‘Desperate Housewives’ back with a vengence
“Desperate Housewives” creator Marc Cherry promised he’d straighten out the once-red-hot series for its third season.
Based on a preview episode sent out to critics, Cherry has kept his word.
By the middle of last season, even the most ardent fans of the ABC dramedy – a huge hit the first time around – were complaining about convoluted story lines and characters left out in the cold.
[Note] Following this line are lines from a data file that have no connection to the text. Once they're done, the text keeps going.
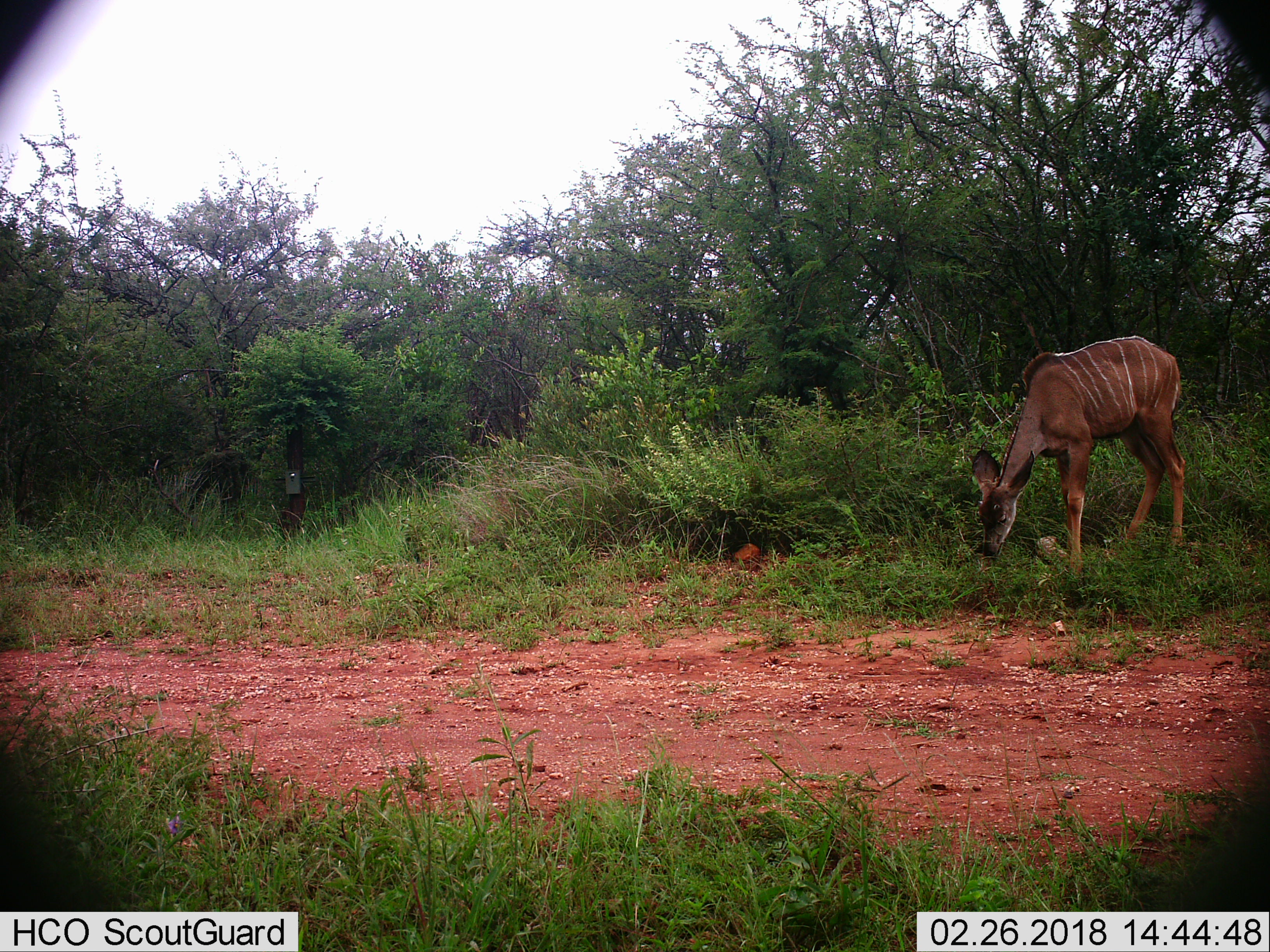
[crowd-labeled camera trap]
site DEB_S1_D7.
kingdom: Animalia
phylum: Chordata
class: Mammalia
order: Artiodactyla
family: Bovidae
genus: Tragelaphus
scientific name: Tragelaphus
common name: kudu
Kudu (Tragelaphus), count 1. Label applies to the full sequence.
Some wondered if “Desperate Housewives” would rebound.
Well, without giving away too much, Cherry kept up his part of the bargain.
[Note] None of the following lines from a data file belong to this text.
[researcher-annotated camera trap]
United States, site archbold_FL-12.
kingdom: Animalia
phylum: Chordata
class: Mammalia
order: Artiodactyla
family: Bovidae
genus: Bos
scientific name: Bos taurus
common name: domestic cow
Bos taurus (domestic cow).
The streamlined show returns with an apparent murder (viewers won’t know for sure), new mysteries, new relationships and seemingly happy moments sunk by newly disclosed relationships.
“Every storm brings with it hope that somehow by morning everything will be made clean again and even the most troubling stains might be cleared,” Brenda Strong says at the end of tonight’s season-opening episode, back as the voice of Mary Alice Young, who was killed in the first season.
Rain and washing away the past is the theme of this episode, and in some ways that’s what Cherry did this time around.
Young’s death is no longer the mystery thread holding this show together, as it did during the first two seasons.
Instead, it’s the suspected murder set up in tonight’s episode. The victim also brings into play a new nosy neighbor, played by Laurie Metcalf (“Roseanne”), who ends up raining on the joy felt by Bree over her new fiance, Orson (Kyle MacLachlan), in more ways than one.
Edie (Nicollette Sheridan) gets just a bit of airtime in this first episode, though the arrival of her troubled nephew next week sets up a new subplot.
Gone are the Applewhites, the African American family poorly shoehorned into last season.
Picking up on the other storylines, Gabrielle (Eva Longoria) continues to tangle with her pregnant maid- turned-surrogate mother, Xiao-Mei.
“Doctor say I only get out of bed to pee,” says Xiao-Mei (played by Gwendoline Yeo), who then asks Gabrielle to rub her feet.
“Cut it out, Xiao-Mei,” Gabrielle says. “The doctor didn’t say anything about rubbing your chubby stumps.”
Xiao-Mei snaps back that she’s being treated poorly.
“I can’t wait for you to pop out that baby, because when you do I am putting you on the first plane back to Shanghai and you’re going to be on all fours in a rice paddy before the epidural wears off,” Gabrielle shoots back.
Elsewhere, Susan (Teri Hatcher) wrestles with her love for Mike – seen last season being mowed down by a car – and being wooed by a new hunk. And Lynette (Felicity Huffman) must deal with her expanded family due to her husband’s illegitimate daughter.
“So we wait for the storm to pass, hoping for the best,” Young says at the end. “Even though we know in our hearts some stains are so indelible nothing can wash them away.”
And so it goes on Wisteria Lane, stains and all.